> [The problem]: Report every line of the rows below that contains the string "column", copying each such line in full. Case counts, so skip lines where the string appears only with different capitalization.
>> begin Records for processing
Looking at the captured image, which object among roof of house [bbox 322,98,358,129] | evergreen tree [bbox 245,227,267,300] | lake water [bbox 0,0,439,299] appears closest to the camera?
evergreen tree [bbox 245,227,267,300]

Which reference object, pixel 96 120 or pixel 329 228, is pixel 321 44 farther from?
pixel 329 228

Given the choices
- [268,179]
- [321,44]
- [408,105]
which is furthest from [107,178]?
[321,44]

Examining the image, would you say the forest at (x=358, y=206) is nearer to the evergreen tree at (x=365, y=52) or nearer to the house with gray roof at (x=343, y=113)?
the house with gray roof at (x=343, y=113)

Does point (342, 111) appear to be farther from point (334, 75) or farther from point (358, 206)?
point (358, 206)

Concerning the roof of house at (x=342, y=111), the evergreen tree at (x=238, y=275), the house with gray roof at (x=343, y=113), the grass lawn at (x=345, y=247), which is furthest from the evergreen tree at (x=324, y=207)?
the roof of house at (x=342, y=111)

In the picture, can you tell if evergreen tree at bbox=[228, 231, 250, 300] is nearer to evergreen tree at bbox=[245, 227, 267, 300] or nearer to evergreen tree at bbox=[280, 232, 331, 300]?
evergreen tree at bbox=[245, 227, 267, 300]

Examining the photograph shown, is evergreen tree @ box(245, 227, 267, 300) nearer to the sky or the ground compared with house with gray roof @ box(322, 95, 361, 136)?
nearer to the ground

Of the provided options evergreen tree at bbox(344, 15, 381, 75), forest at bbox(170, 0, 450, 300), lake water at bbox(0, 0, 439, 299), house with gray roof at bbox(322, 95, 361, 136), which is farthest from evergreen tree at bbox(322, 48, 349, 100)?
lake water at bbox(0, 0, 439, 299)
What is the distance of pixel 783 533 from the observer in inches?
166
>> end Records for processing
>> begin Records for processing
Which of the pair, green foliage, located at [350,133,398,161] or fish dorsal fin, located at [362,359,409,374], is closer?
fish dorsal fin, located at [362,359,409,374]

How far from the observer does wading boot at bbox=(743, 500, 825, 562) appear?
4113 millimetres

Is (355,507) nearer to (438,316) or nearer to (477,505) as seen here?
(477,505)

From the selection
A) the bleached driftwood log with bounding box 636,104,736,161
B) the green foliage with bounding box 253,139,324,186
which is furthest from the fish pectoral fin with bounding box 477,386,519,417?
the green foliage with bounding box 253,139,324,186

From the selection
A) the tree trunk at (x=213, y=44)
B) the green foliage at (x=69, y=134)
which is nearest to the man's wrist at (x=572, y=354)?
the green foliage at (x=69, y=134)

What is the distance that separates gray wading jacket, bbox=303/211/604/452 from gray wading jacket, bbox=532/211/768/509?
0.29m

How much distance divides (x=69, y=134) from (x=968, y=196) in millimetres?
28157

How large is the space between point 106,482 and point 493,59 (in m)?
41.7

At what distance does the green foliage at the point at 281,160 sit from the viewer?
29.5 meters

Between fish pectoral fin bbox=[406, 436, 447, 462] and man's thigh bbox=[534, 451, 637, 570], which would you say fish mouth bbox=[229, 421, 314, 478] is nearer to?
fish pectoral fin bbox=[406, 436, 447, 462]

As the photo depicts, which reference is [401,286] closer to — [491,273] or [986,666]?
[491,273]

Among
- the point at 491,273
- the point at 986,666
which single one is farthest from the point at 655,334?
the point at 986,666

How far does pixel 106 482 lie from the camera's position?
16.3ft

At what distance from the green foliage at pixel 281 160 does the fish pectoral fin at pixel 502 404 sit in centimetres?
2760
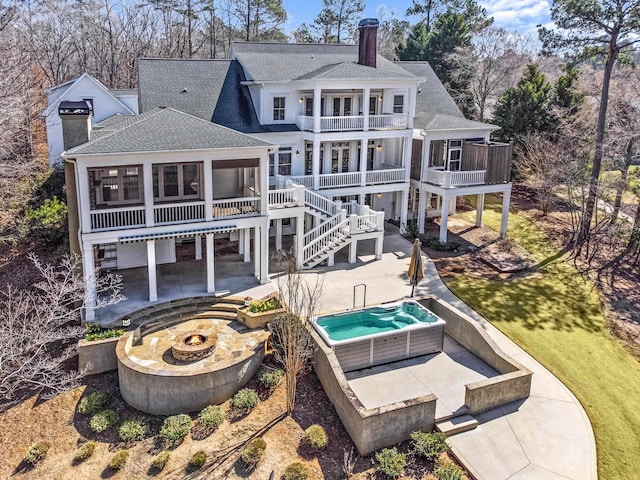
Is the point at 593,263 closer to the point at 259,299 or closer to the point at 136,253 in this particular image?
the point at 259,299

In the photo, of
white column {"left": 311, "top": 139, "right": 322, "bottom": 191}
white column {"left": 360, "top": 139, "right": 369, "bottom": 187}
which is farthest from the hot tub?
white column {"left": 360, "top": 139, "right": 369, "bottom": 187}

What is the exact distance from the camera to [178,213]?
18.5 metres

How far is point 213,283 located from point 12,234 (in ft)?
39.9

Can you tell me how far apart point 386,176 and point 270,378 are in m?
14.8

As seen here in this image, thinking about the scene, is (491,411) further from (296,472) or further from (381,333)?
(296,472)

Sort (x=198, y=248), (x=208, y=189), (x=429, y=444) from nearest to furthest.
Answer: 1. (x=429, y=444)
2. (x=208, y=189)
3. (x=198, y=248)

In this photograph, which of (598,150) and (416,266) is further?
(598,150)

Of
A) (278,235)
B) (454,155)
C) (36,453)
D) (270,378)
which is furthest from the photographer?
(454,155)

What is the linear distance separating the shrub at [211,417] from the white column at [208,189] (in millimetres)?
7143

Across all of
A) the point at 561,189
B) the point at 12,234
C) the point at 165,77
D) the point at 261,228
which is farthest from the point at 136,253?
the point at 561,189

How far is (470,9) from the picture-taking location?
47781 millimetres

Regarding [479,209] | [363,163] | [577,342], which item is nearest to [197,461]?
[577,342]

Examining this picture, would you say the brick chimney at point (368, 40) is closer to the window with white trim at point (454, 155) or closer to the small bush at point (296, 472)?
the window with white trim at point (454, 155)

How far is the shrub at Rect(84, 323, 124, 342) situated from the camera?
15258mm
>> end Records for processing
> [Output of the task]:
white column {"left": 311, "top": 139, "right": 322, "bottom": 191}
white column {"left": 360, "top": 139, "right": 369, "bottom": 187}
white column {"left": 360, "top": 139, "right": 369, "bottom": 187}
What is the linear distance separating the shrub at [211,417] from the white column at [208,189] (in millimetres)?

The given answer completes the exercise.